Gericht OLG Brandenburg 4. Senat für Familiensachen Entscheidungsdatum 16.07.2024
Aktenzeichen 13 UF 71/24 ECLI ECLI:DE:OLGBB:2024:0716.13UF71.24.00
Dokumententyp Beschluss Verfahrensgang -
Normen

Tenor

1. Die Beschwerde des Antragsgegners gegen den Beschluss des Amtsgerichts N... vom 08.03.2024 - 21 F 13/24 - wird zurückgewiesen.

2. Der Antragsgegner hat die Kosten seines Rechtsmittels zu tragen.

3. Der Wert des Beschwerdegegenstands wird auf 4.000 € festgesetzt.

Gründe

I.

Der Antragsgegner wendet sich gegen die Übertragung des Aufenthaltsbestimmungsrechts für seine beiden Töchter auf deren Mutter, die Antragstellerin, allein.

Seit der Trennung ihrer - für beide Kinder gemeinsam sorgeberechtigten - Eltern im Januar 2023 leben die beiden Mädchen im Haushalt der Mutter. R… hat keinen, A… sporadischen Kontakt zum Vater.

Nachdem die Antragstellerin den Antragsgegner vorgerichtlich vergeblich um Zustimmung zu einem beabsichtigten Umzug der beiden Mädchen mit ihr nach H… / B… zum Ende des Schuljahrs 2024 gebeten hat, hat sie mit verfahrenseinleitendem Antrag vom 16.01.2024 (Bl. 1) die Übertragung des Aufenthaltsbestimmungsrechts auf sich allein geltend gemacht. Sie wolle in die Nähe ihres neuen Lebenspartners ziehen, habe in H… Aussicht auf Wohnraum und Arbeit, und die beiden Mädchen hätten signalisiert, gerne mit ihr nach dorthin umziehen zu wollen.

Der Antragsgegner ist dem mit Schriftsatz vom 20.02.2024 (Bl. 19) entgegen getreten. Mit dem beabsichtigten Umzug würde sein und der Kinder Wohnort rund 170 km auseinander liegen, was gegenseitige Besuche erheblich erschweren und zu einer Entfremdung zwischen ihm und den Kindern führen würde. Auch werde sich der Schulwechsel und die Entwurzelung der Mädchen aus ihrem gewohnten Umfeld in N… nachteilig auf ihr Wohl auswirken.

Das Amtsgericht hat den beiden Mädchen eine Verfahrensbeiständin bestellt und sie in deren Anwesenheit am 29.02.2024 persönlich angehört. Wegen des Inhalts der Anhörung wird auf den Vermerk vom selben Tag (Bl. 31) verwiesen.

# Aufgaben:
[1] Übertragen Sie den Abschnitt des Lesetexts von „Gericht OLG Brandenburg“ bis „- wird zurückgewiesen.“ wortgetreu.
[2] Prüfen Sie anhand des Lesetexts, ob die folgenden Aussagen zutreffen, und antworten Sie jeweils mit Ja oder Nein samt den entscheidenden Worten als wörtlichem Zitat: (a) Der Wert des Beschwerdegegenstands wurde auf 4.000 € festgesetzt. (b) Die Eltern haben sich im Januar 2024 getrennt. (c) Laut dem Antragsgegner würden die Wohnorte nach dem Umzug rund 170 km auseinanderliegen.
[3] An welchem Datum hat das Amtsgericht laut dem Lesetext die beiden Mädchen persönlich angehört?
Die Datensätze haben mit dem Lesetext nichts zu tun.

# Bereitgestelltes Material:

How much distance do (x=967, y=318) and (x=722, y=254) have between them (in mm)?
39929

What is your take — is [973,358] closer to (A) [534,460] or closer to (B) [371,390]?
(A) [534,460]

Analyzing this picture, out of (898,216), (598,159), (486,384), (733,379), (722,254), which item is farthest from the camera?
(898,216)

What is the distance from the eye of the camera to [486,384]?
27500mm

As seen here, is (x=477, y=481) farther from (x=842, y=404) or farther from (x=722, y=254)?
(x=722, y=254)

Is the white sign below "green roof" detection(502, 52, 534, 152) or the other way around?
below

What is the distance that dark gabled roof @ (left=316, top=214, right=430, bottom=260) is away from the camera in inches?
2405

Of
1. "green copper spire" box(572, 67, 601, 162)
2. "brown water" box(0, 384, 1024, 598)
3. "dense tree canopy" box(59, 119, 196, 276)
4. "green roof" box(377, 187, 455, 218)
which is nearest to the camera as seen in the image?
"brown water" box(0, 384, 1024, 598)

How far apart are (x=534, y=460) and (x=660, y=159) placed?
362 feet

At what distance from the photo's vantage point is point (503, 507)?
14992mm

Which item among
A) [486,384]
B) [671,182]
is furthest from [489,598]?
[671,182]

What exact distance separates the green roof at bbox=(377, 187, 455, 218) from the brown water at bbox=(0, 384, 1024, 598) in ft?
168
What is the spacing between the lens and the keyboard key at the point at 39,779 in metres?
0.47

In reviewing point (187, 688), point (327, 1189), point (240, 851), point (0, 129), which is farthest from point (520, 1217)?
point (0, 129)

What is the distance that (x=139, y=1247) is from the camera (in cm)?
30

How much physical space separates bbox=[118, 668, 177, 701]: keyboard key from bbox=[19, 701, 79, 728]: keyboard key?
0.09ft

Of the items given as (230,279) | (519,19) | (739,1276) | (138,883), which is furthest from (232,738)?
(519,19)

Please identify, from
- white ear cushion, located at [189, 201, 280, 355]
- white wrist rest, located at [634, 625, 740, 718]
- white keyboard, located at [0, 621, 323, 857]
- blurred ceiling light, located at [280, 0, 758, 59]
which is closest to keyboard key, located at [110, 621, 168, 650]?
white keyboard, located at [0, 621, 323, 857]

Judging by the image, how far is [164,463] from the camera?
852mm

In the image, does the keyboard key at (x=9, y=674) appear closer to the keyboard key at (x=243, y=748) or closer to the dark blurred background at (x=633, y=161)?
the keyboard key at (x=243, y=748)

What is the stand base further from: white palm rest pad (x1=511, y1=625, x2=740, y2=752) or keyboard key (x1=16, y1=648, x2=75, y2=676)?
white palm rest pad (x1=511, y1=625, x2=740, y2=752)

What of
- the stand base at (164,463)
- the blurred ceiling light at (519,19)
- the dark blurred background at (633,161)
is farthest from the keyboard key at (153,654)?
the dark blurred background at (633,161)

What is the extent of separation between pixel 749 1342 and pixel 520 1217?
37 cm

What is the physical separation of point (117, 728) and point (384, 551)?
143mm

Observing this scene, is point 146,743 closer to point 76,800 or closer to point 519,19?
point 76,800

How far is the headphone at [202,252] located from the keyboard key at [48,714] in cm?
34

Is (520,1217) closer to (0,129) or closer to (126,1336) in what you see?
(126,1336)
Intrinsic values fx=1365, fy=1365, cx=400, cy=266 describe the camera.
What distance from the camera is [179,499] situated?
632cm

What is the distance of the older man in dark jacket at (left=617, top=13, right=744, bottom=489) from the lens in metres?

# Lösungen:
[1]
Gericht OLG Brandenburg 4. Senat für Familiensachen Entscheidungsdatum 16.07.2024
Aktenzeichen 13 UF 71/24 ECLI ECLI:DE:OLGBB:2024:0716.13UF71.24.00
Dokumententyp Beschluss Verfahrensgang -
Normen

Tenor

1. Die Beschwerde des Antragsgegners gegen den Beschluss des Amtsgerichts N... vom 08.03.2024 - 21 F 13/24 - wird zurückgewiesen.

[2]
(a) Ja: „Der Wert des Beschwerdegegenstands wird auf 4.000 € festgesetzt.“
(b) Nein: „Seit der Trennung ihrer - für beide Kinder gemeinsam sorgeberechtigten - Eltern im Januar 2023“
(c) Ja: „Mit dem beabsichtigten Umzug würde sein und der Kinder Wohnort rund 170 km auseinander liegen“

[3] Das Amtsgericht hat die beiden Mädchen am 29.02.2024 persönlich angehört.